■ WHAT IS NEEDED:
Would you please copy each line below that includes the string "frame"?

■ INPUT FOR THIS TASK:
·····
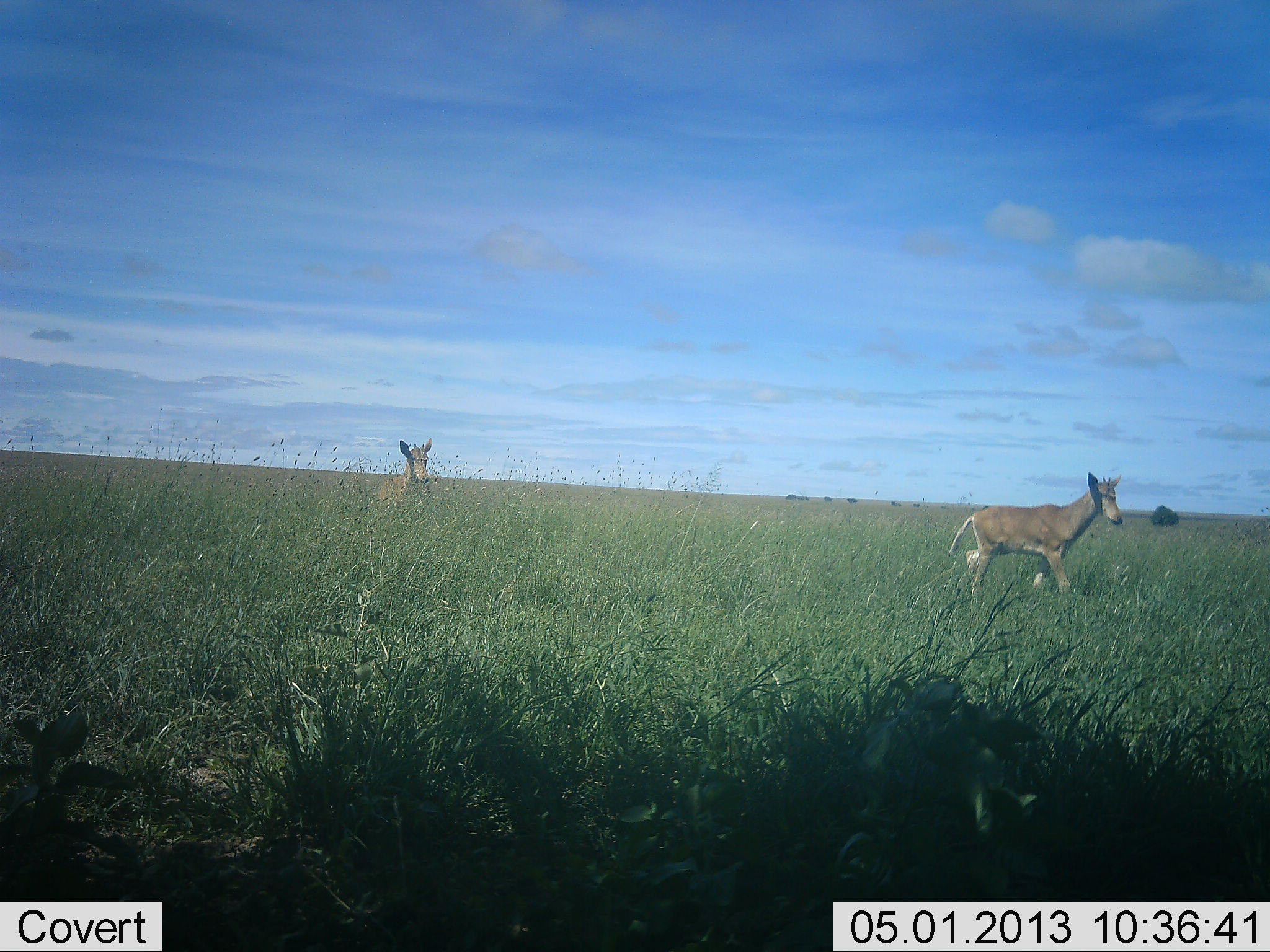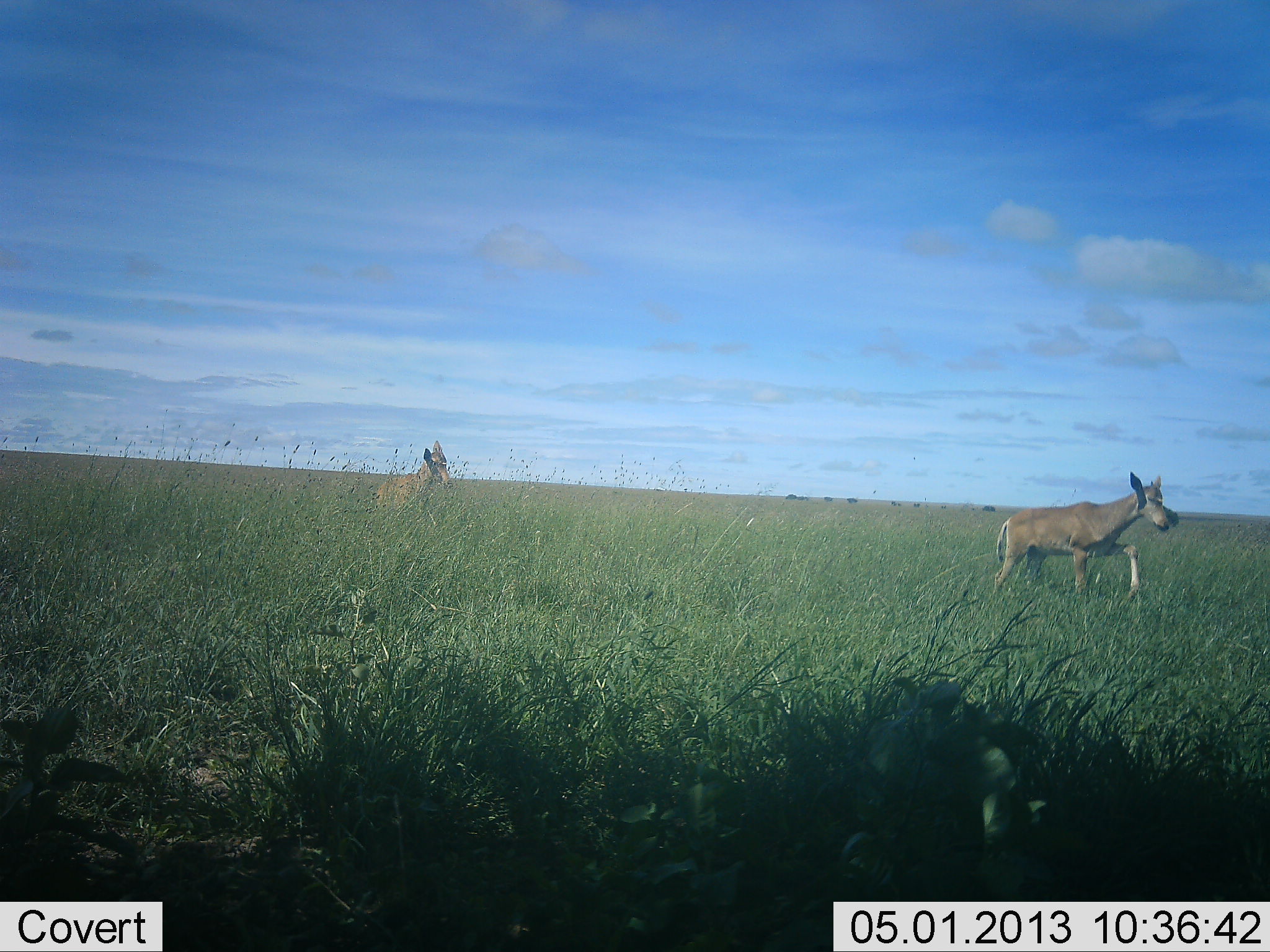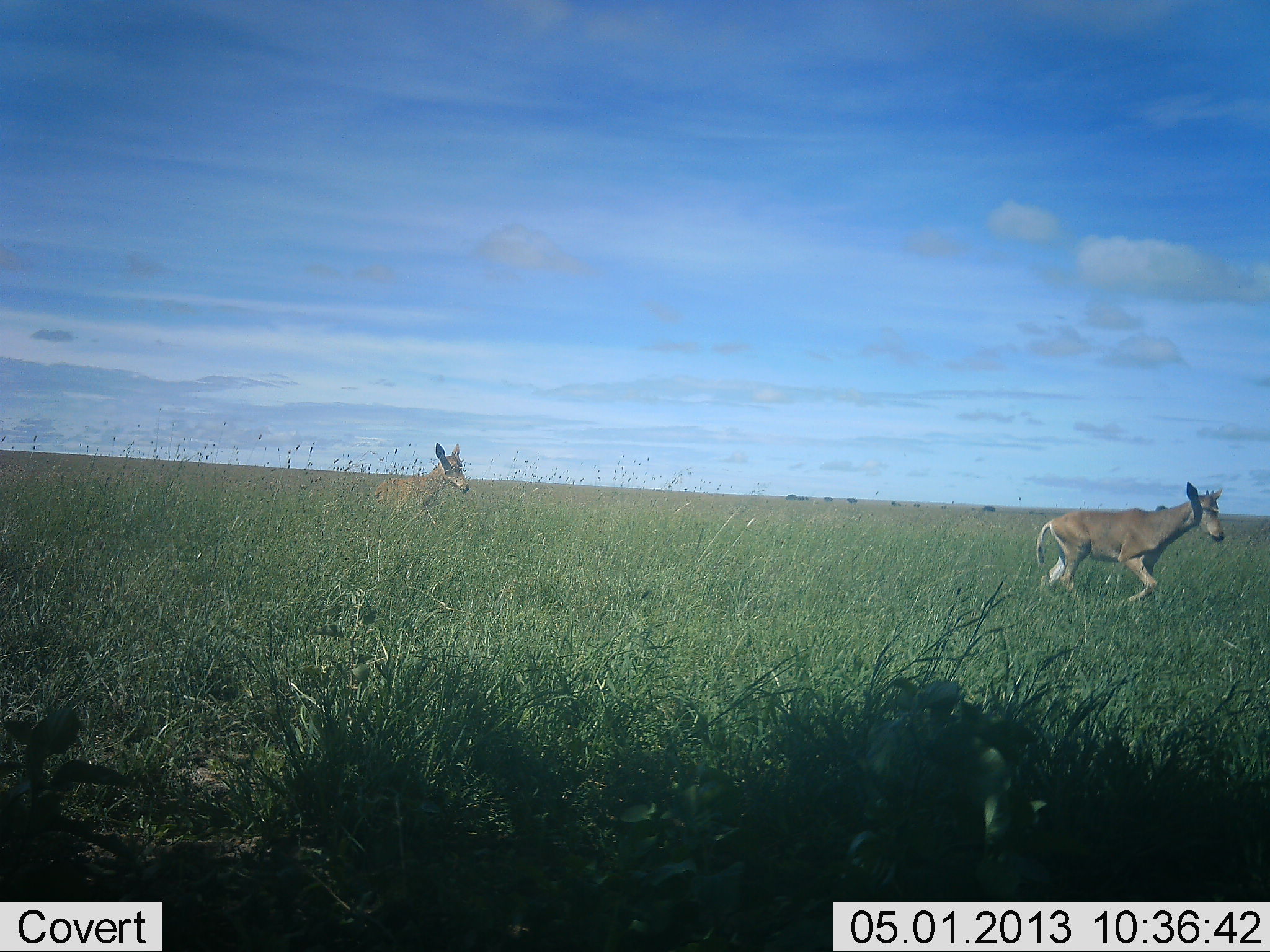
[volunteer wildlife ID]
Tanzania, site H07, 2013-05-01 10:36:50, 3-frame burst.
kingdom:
·····
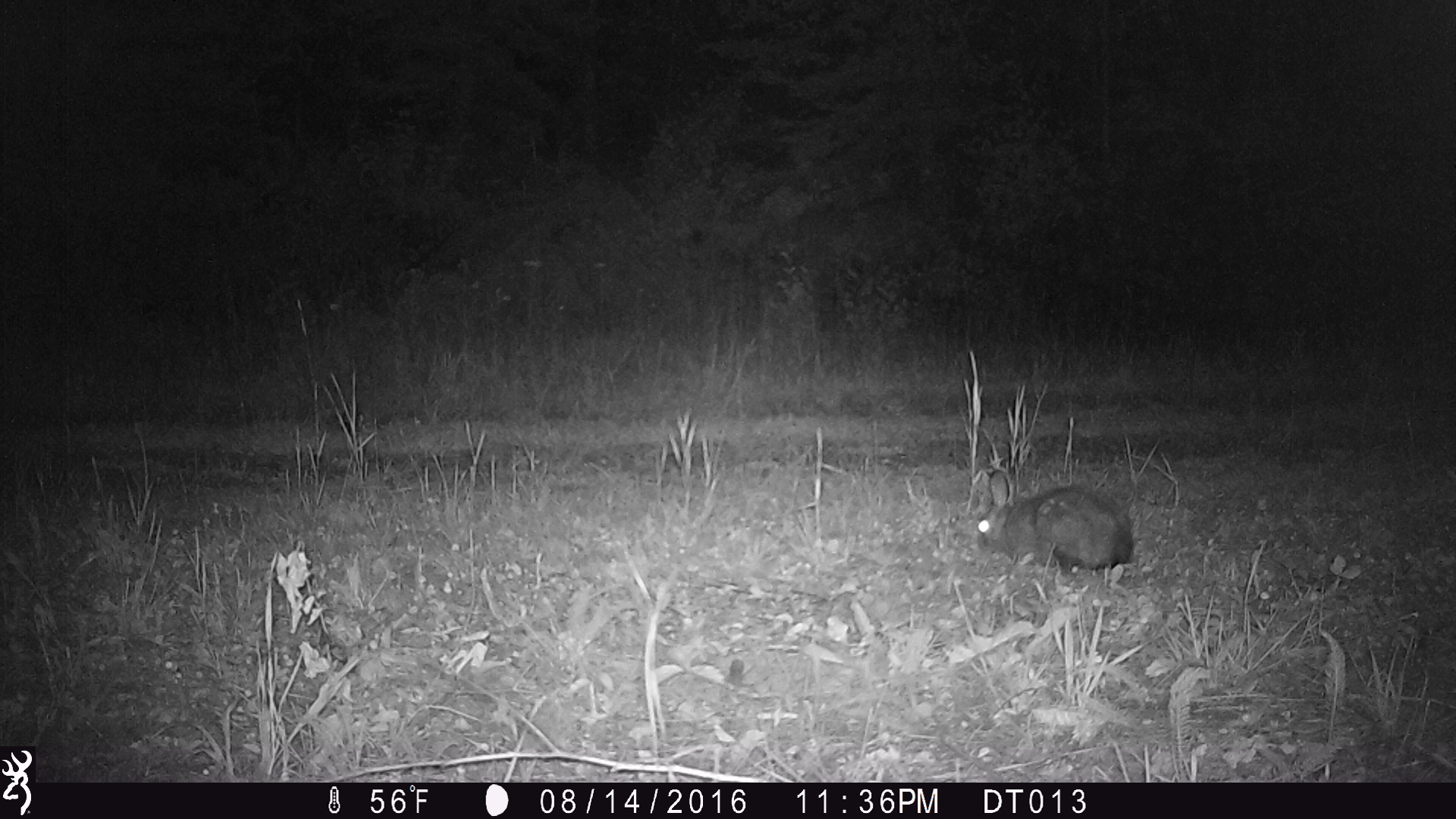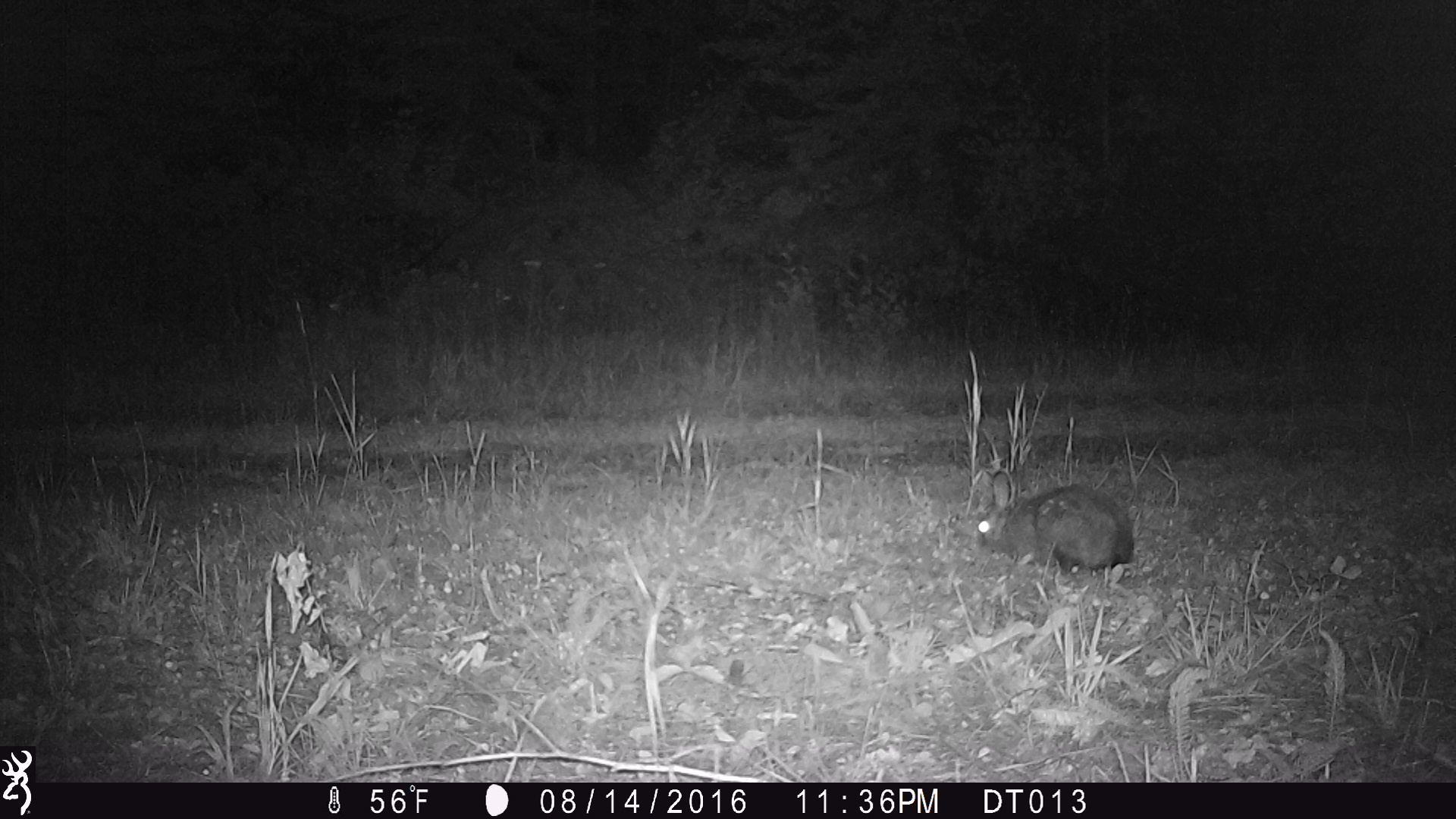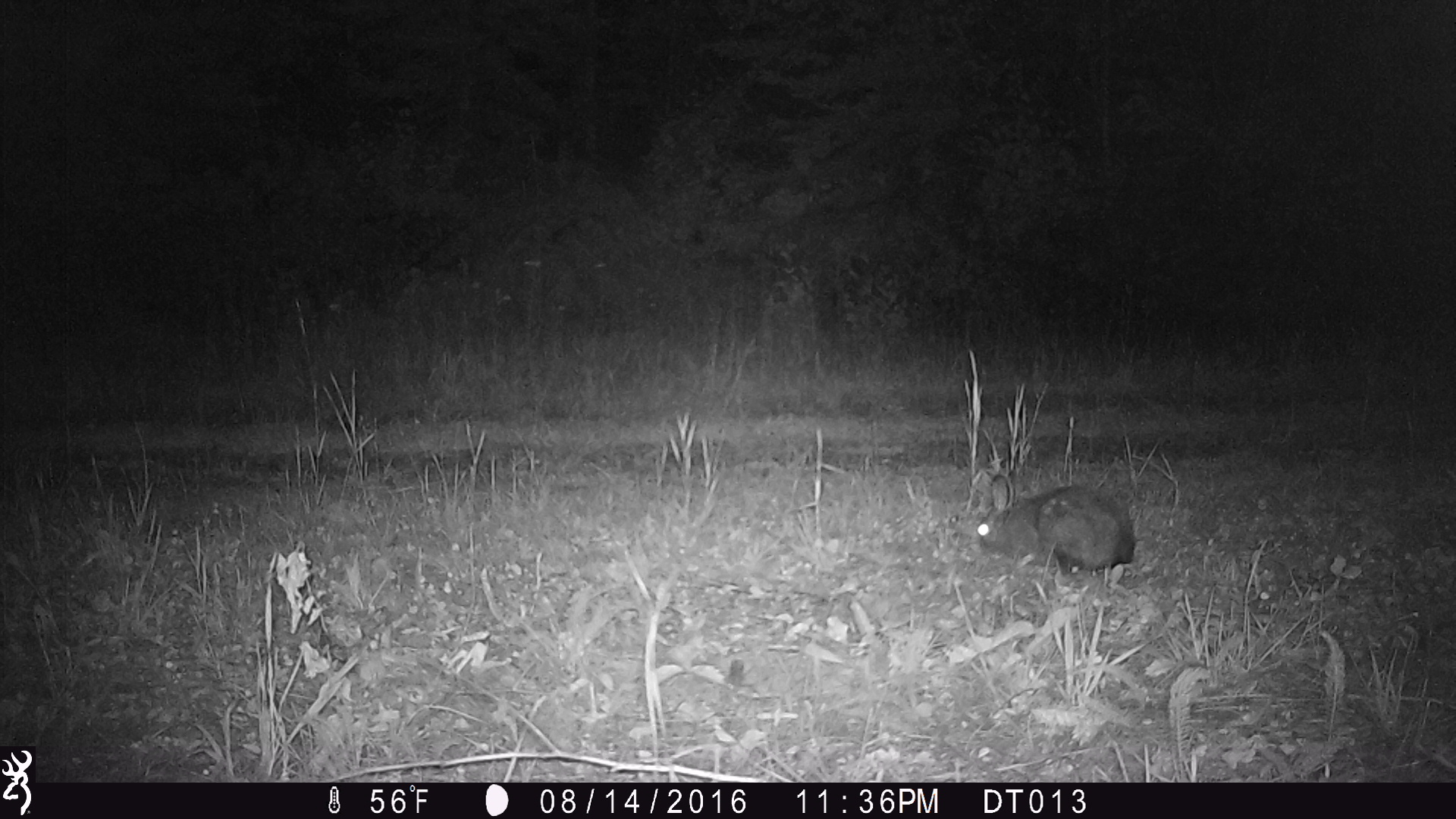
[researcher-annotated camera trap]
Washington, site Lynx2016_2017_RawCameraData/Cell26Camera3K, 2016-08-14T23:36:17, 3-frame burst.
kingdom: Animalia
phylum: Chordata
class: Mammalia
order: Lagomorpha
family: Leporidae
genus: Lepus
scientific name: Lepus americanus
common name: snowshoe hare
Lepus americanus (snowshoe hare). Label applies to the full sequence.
·····
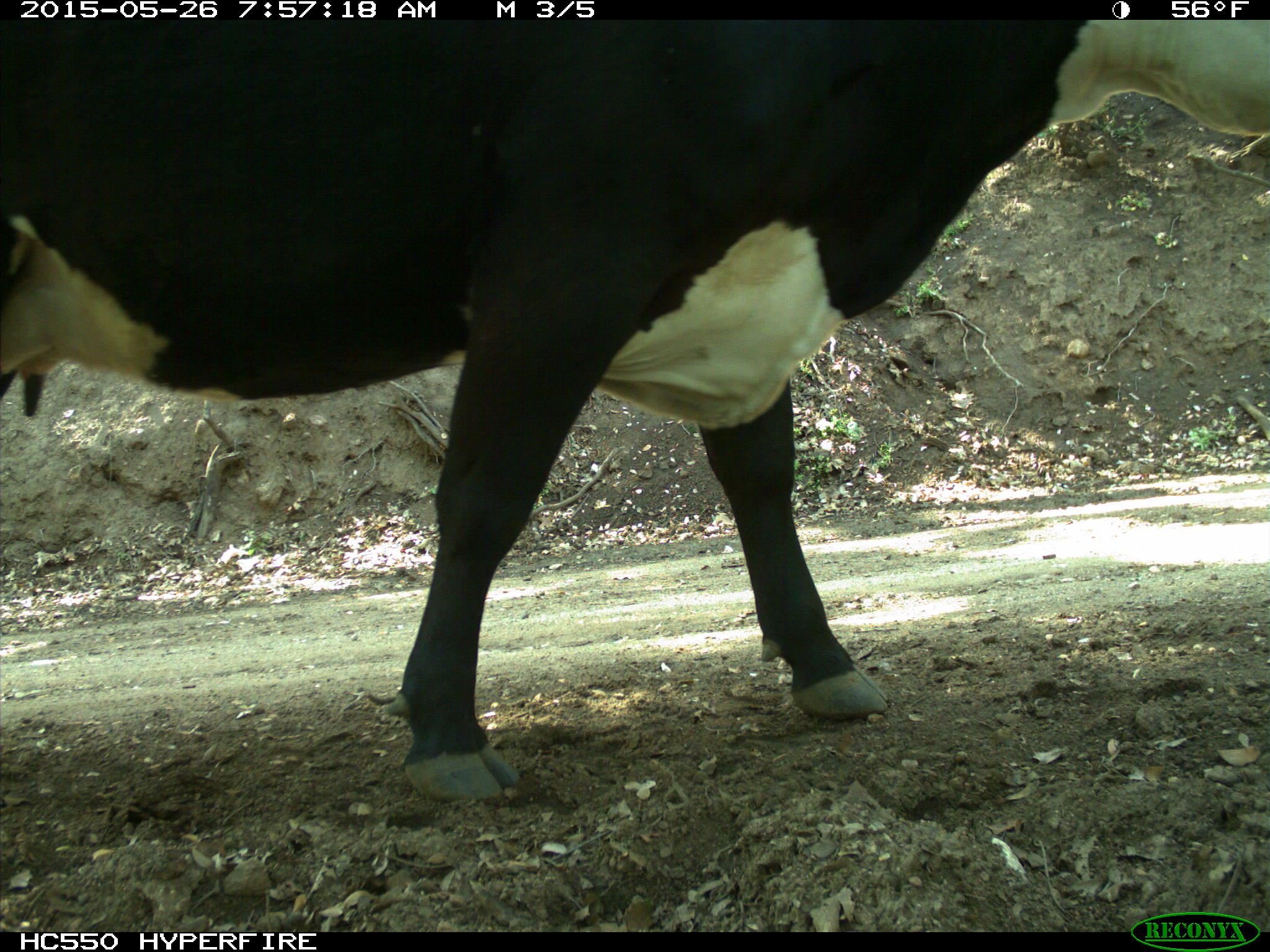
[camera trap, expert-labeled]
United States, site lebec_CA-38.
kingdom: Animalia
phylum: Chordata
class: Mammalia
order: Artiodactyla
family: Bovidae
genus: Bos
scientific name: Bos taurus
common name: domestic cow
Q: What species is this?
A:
·····
■ REPLY TO THE TASK:
Tanzania, site H07, 2013-05-01 10:36:50, 3-frame burst.
Washington, site Lynx2016_2017_RawCameraData/Cell26Camera3K, 2016-08-14T23:36:17, 3-frame burst.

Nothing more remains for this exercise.